The researchers have grown fresh layers of bone on existing healthy leg bones. They have then transplanted this tissue successfully to mend damaged bones in other
parts of the body.

The research has been carried out on laboratory rabbits, but the scientists believe they will be able to perform similar operations on human patients to repair serious injuries.

If the research can be replicated, it raises the possibility of exploiting the body's own bone-making capacity to produce fresh bone for transplanting back into the same patient.

As well as providing a new and abundant source of fresh bone tissue, the technique of self-transplant surgery would minimise the risk of introducing infections and would overcome the need for the patient to take tissue-rejection drugs.

Molly Stevens of Imperial College London, who was part of the international team of scientists who carried out the research, said that the breakthrough is one of the most important developments in the field of bone regeneration for many years.

"We're really excited because it deviates so much from the previous approaches and the results are so much better," Dr Stevens said.

Bone surgery is seriously hampered by the lack of fresh bone tissue for transplants. The conventional approach is to take small pieces of bone from the patient's hip or ribs, but the amount of bone that can be taken in this way is limited and the procedure is painful and risky.

A more revolutionary approach is to grow bone artificially in the laboratory but again this has proved disappointing. The amount of bone that can be grown is limited, and its internal structure is weak.

The latest technique is to grow new bone inside the body using the inherent bone-growing tissue - a thin membrane that surrounds the bone called the periosteum, which contains the vital stem cells of the bone.

The scientists injected a sterile saline solution underneath the periosteum to create a small fluid-filled cavity between the membrane and the surface of the bone. They then injected a special gel containing calcium, which stimulated stem cells in the periosteum to produce layers of fresh bone tissue within the cavity.

Prasad Shastri, assistant professor of biomedical engineering at Vanderbilt University in Nashville, Tennessee, said the process is akin to creating a miniature "bone bioreactor" inside the body.

"We have shown that we can grow predictable volumes of bone on demand. And we did so by persuading the body to do what it already knows how to do," Professor Shastri said.

It was relatively easy to peel away the freshly grown layers of bone without damaging the tibia or shinbone beneath and then transplant these bone fragments to repair damaged bones, Dr Stevens said.

"The new bone actually has comparable strength and mechanical properties to native bone, and since the harvested bone is fresh, it integrates really well at a recipient site," she said.

The study, which is published in the journal Proceedings of the National Academy of Sciences, has already formed the basis of an application to an ethics committee for human trials.

It is also being studied with a view to adopting a similar approach for the engineering of fresh liver and pancreatic tissue, organs that also have outer layers similar to a periosteum, said Professor Robert Langer of the Massachusetts Institute of Technology in Boston. He was also part of the research team.

"The research has important implications not only for engineering bone, but for engineering tissues of any kind. It has the potential for changing the way that tissue engineering is done in the future," Professor Langer said.

It took six weeks for new layers of bone to form in the rabbits and another 12 weeks or so for the transplants to fuse with and repair the damaged bones.

Bone surgery

* Conventional approach: Take small pieces of bone from the patient's hip or ribs (small amounts of bone only, painful and risky).

* Laboratory: Grow the bone artificially in the lab (amounts still limited, internal structure of bones are weak).

* Latest technique: Grow new bone inside the body using tissue (plentiful supplies of bone and little risk of infection but not yet tested on humans).

DATA LISTING
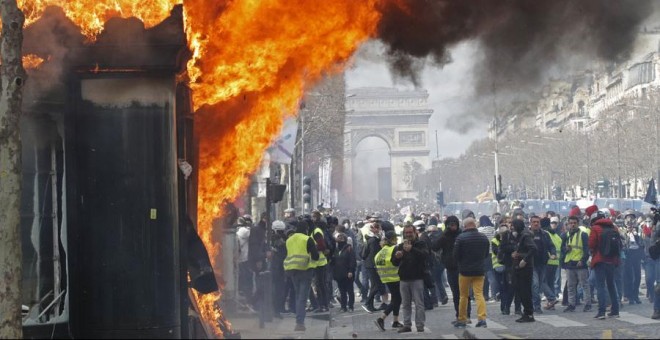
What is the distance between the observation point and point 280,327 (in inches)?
696

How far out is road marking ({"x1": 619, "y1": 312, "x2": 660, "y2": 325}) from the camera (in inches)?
685

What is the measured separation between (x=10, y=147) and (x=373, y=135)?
125 meters

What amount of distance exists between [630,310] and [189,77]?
401 inches

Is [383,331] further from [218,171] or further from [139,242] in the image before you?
[139,242]

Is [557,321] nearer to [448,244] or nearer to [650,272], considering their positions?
[448,244]

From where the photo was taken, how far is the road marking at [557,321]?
1731 centimetres

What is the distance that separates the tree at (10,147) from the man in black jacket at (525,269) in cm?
917

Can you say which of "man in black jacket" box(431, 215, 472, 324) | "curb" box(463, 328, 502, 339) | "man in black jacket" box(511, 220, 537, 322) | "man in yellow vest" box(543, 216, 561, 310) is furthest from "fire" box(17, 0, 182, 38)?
"man in yellow vest" box(543, 216, 561, 310)

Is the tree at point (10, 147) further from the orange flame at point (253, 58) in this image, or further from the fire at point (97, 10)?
the orange flame at point (253, 58)

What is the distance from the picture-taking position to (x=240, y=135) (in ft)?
49.9

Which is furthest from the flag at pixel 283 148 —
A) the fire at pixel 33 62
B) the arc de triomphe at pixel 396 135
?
the arc de triomphe at pixel 396 135

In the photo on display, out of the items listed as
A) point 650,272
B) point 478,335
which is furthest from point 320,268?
point 478,335

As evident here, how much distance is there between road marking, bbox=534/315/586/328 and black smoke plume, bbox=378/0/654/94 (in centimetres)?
451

EXERCISE AIM
In the article on growing new bone, why does the harvested bone integrate well at a recipient site, according to Dr Stevens? Answer in one to three sentences. The records have nothing to do with the text.

OUTPUT FOR THIS TASK
According to Dr Stevens, the harvested bone integrates really well at a recipient site because it is fresh.